- Exercise objective
Print the records again, character for character.
# START OF Dataset rows
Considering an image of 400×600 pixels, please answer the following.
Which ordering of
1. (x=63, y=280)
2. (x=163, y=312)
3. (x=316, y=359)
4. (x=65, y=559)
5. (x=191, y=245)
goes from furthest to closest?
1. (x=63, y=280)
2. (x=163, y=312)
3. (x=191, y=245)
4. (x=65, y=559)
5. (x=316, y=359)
# END OF Dataset rows
- Task output
Considering an image of 400×600 pixels, please answer the following.
Which ordering of
1. (x=63, y=280)
2. (x=163, y=312)
3. (x=316, y=359)
4. (x=65, y=559)
5. (x=191, y=245)
goes from furthest to closest?
1. (x=63, y=280)
2. (x=163, y=312)
3. (x=191, y=245)
4. (x=65, y=559)
5. (x=316, y=359)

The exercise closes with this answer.